Jean Gorin
Year, Birthplace 1899, France
Year, Place of death 1981, France
Jean Gorin was from a modest family – his father was a shoemaker and his mother ran a small hotel and restaurant – and from the end of the war until 1922 he attended the École des Beaux-Arts in Nantes, intending to become a drawing teacher. When his plans failed to come to fruition, he settled in Nort-sur-Erdre, close to Nantes, found a job in order to support himself and began to paint.
In 1922, in Paris, he discovered modern painting, from Paul Cézanne to cubism. Albert Gleizes’ book Du Cubisme (1921) had a particular impact on him. In 1925 he visited the Pavillon de L’Esprit Nouveau at the International Exhibition in Paris, though the purism of Amédée Ozenfant and Charles-Édouard Jeanneret, featured in the journal L’Esprit nouveau, held little interest for him. The following year he saw his first neoplastic composition by Piet Mondrian and an elementarist composition by Theo van Doesburg. After reading a copy of Georges Vantongerloo’s pamphlet, L’Art et son avenir he started to correspond with Mondrian and Vantongerloo and was so struck that he decided to meet Mondrian as soon as possible, that same year. The two painters became friends. Gorin, who soon afterwards produced his first neoplastic works, became acquainted with Michel Seuphor. In 1930 he took part in the first exhibition of the Cercle et Carré group, recently founded by Seuphor, an art critic, and at the opening he met Hans Arp and Sophie Taeuber, Wassily Kandinsky, Otto Freundlich, Joaquín Torres-García and Vantongerloo. He now began to explore the application of neoplasticism in architecture and the decorative arts and to work in polychrome.
In 1930, he created his first neoplastic relief (spatio-temporal composition), which attracted Mondrian’s interest. Mondrian considered that this work went further than painting in expressing neoplasticism, and had more in common with a sculpture or an architectural work than a simple easel painting. Gorin abandoned painting until 1944.
In 1931, he was involved in creating the 1940 association of artists, where he showed his first relief alongside Mondrian and Van Doesburg. In the same year, he took part in the recently created Abstraction-Création group of abstract painters. In 1932, he was invited to the USSR to study art and architecture.
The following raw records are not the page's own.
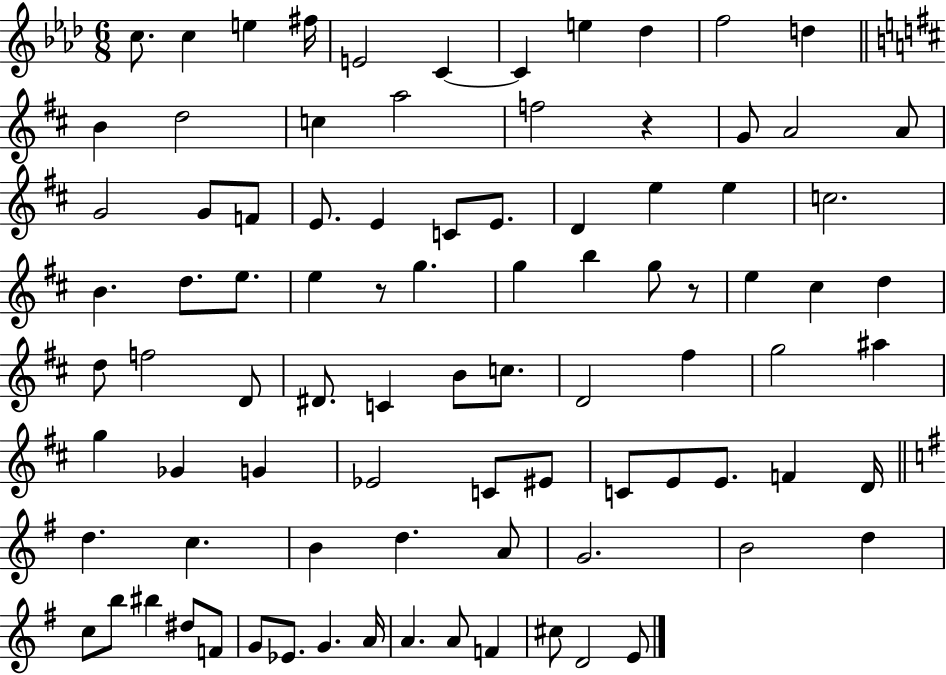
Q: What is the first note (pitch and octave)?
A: C5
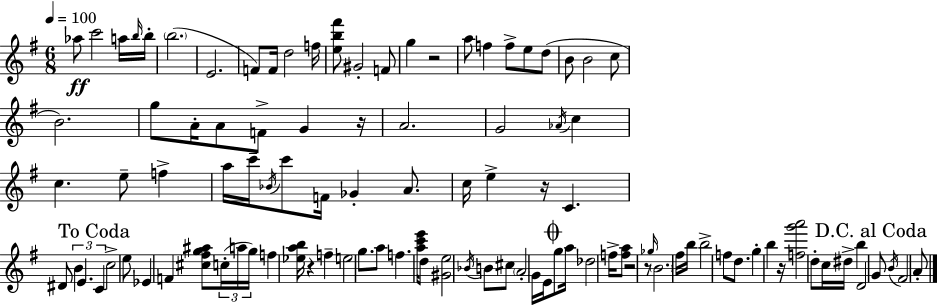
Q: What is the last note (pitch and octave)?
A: A4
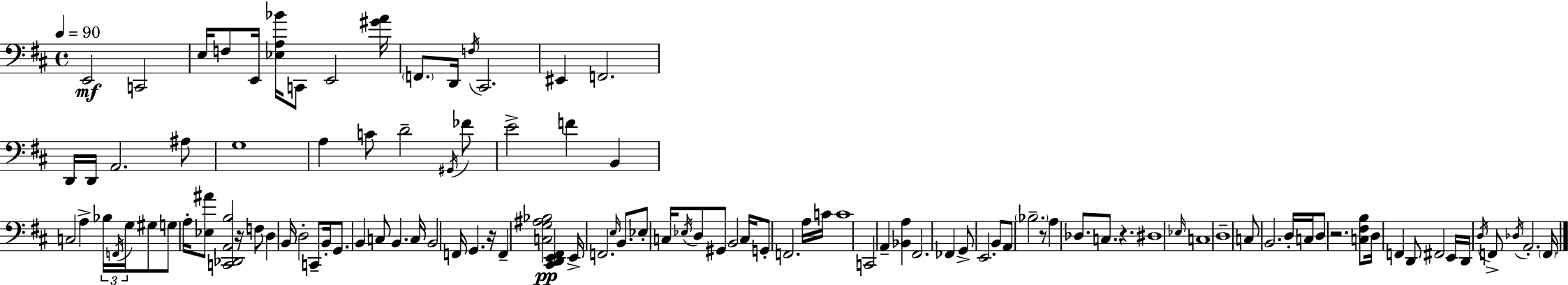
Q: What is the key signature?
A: D major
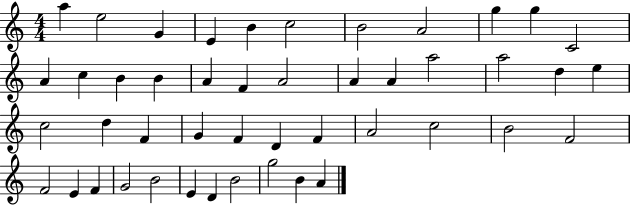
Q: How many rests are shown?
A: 0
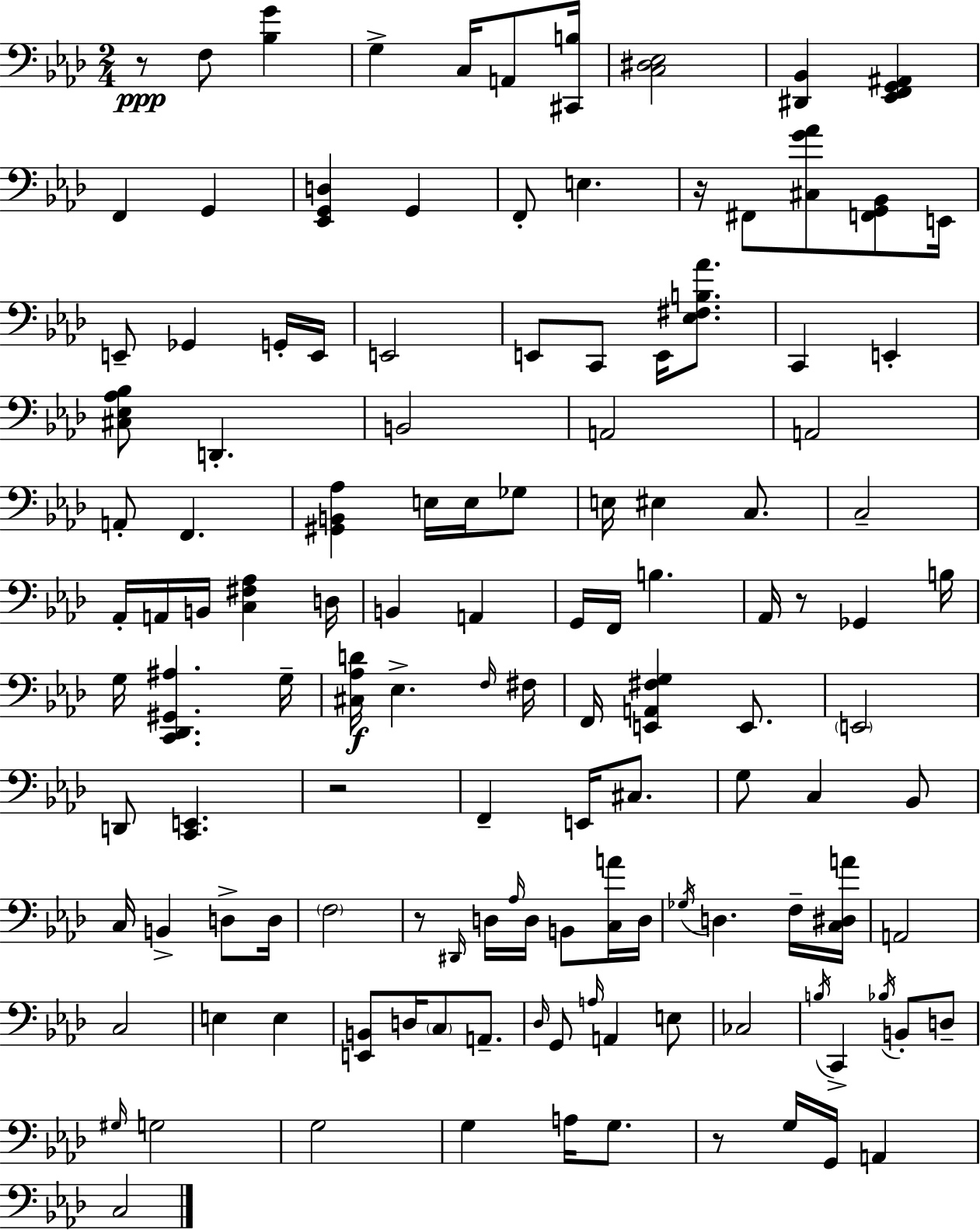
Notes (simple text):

R/e F3/e [Bb3,G4]/q G3/q C3/s A2/e [C#2,B3]/s [C3,D#3,Eb3]/h [D#2,Bb2]/q [Eb2,F2,G2,A#2]/q F2/q G2/q [Eb2,G2,D3]/q G2/q F2/e E3/q. R/s F#2/e [C#3,G4,Ab4]/e [F2,G2,Bb2]/e E2/s E2/e Gb2/q G2/s E2/s E2/h E2/e C2/e E2/s [Eb3,F#3,B3,Ab4]/e. C2/q E2/q [C#3,Eb3,Ab3,Bb3]/e D2/q. B2/h A2/h A2/h A2/e F2/q. [G#2,B2,Ab3]/q E3/s E3/s Gb3/e E3/s EIS3/q C3/e. C3/h Ab2/s A2/s B2/s [C3,F#3,Ab3]/q D3/s B2/q A2/q G2/s F2/s B3/q. Ab2/s R/e Gb2/q B3/s G3/s [C2,Db2,G#2,A#3]/q. G3/s [C#3,Ab3,D4]/s Eb3/q. F3/s F#3/s F2/s [E2,A2,F#3,G3]/q E2/e. E2/h D2/e [C2,E2]/q. R/h F2/q E2/s C#3/e. G3/e C3/q Bb2/e C3/s B2/q D3/e D3/s F3/h R/e D#2/s D3/s Ab3/s D3/s B2/e [C3,A4]/s D3/s Gb3/s D3/q. F3/s [C3,D#3,A4]/s A2/h C3/h E3/q E3/q [E2,B2]/e D3/s C3/e A2/e. Db3/s G2/e A3/s A2/q E3/e CES3/h B3/s C2/q Bb3/s B2/e D3/e G#3/s G3/h G3/h G3/q A3/s G3/e. R/e G3/s G2/s A2/q C3/h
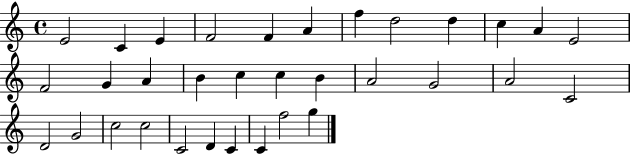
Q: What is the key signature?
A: C major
He met Naum Gabo while travelling through Berlin and, later, the constructivist architects Moïsseï Guinzbourg and Constantin Melnikov. His place at the heart of the abstract movement was confirmed and, in 1934, he became a member of the committee of the Abstraction-Création group.
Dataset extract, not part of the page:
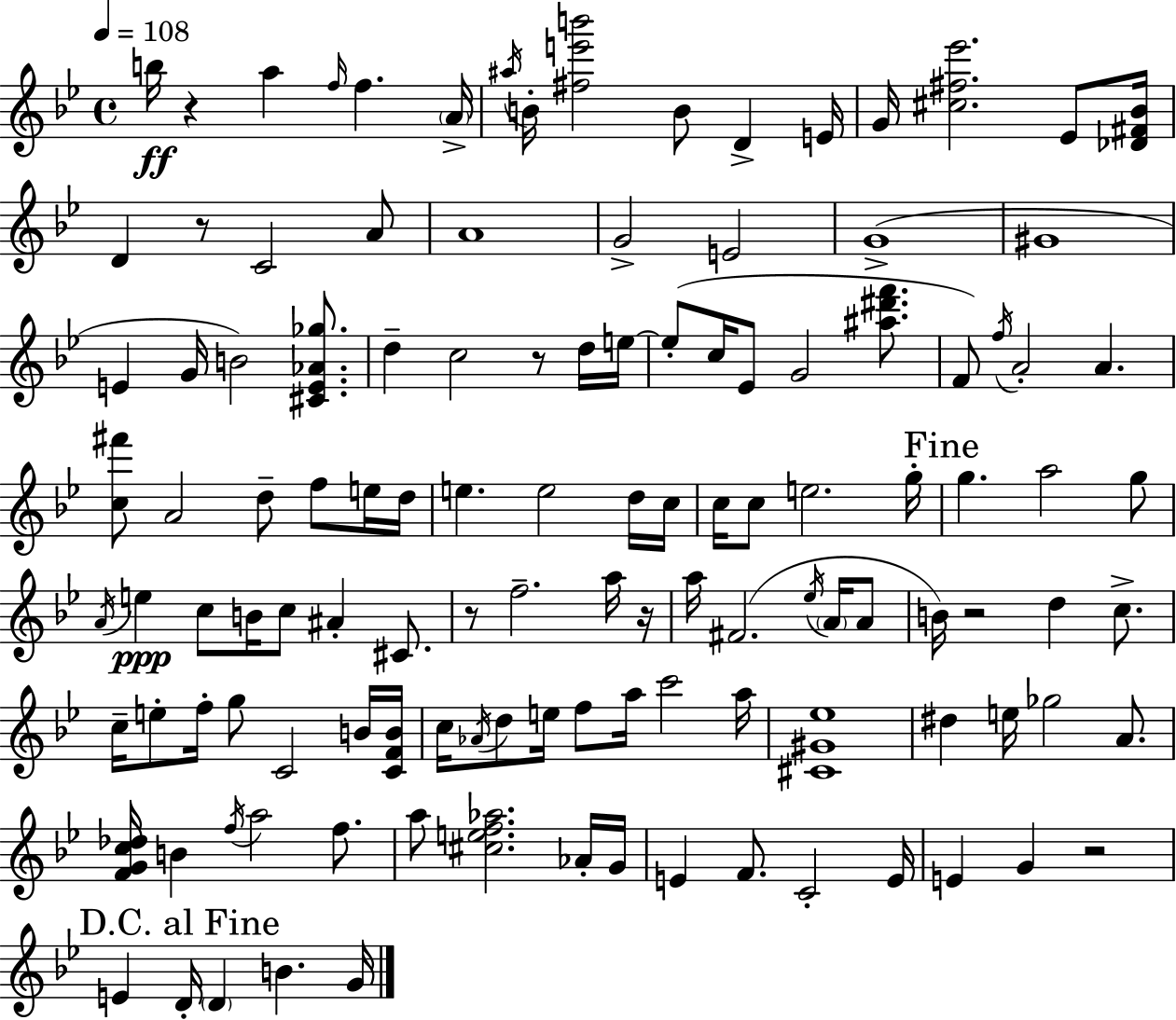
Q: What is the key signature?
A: G minor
After the war (during which he spent three years as a prisoner), Gorin produced his first reliefs using planes set in space (spatio-temporal constructions) and continued with his architectural studies. He took part in various exhibitions of abstract artists in Europe and the United States (Art Concret, Galerie René Drouin; Salon des réalités nouvelles, groupe Espace) and wrote prefaces for various exhibitions, including Mondrian, De Stijl and their Impact at the Marlborough Gallery in New York, in 1964. The following year, a retrospective of his work was held at the Musée des beaux-arts in Nantes; in 1967 at the Stedelijk Museum in Amsterdam and in 1969 at the Centre national d’art contemporain, in Paris.
Not only was Gorin Mondrian’s greatest French disciple, he also pushed the principles of neoplasticism furthest, through the introduction of the relief – which he developed until it became a true wall sculpture – and through the introduction of the circle, and then the oblique line, while always adhering to the strict horizontal-vertical principles of pure neoplasticism.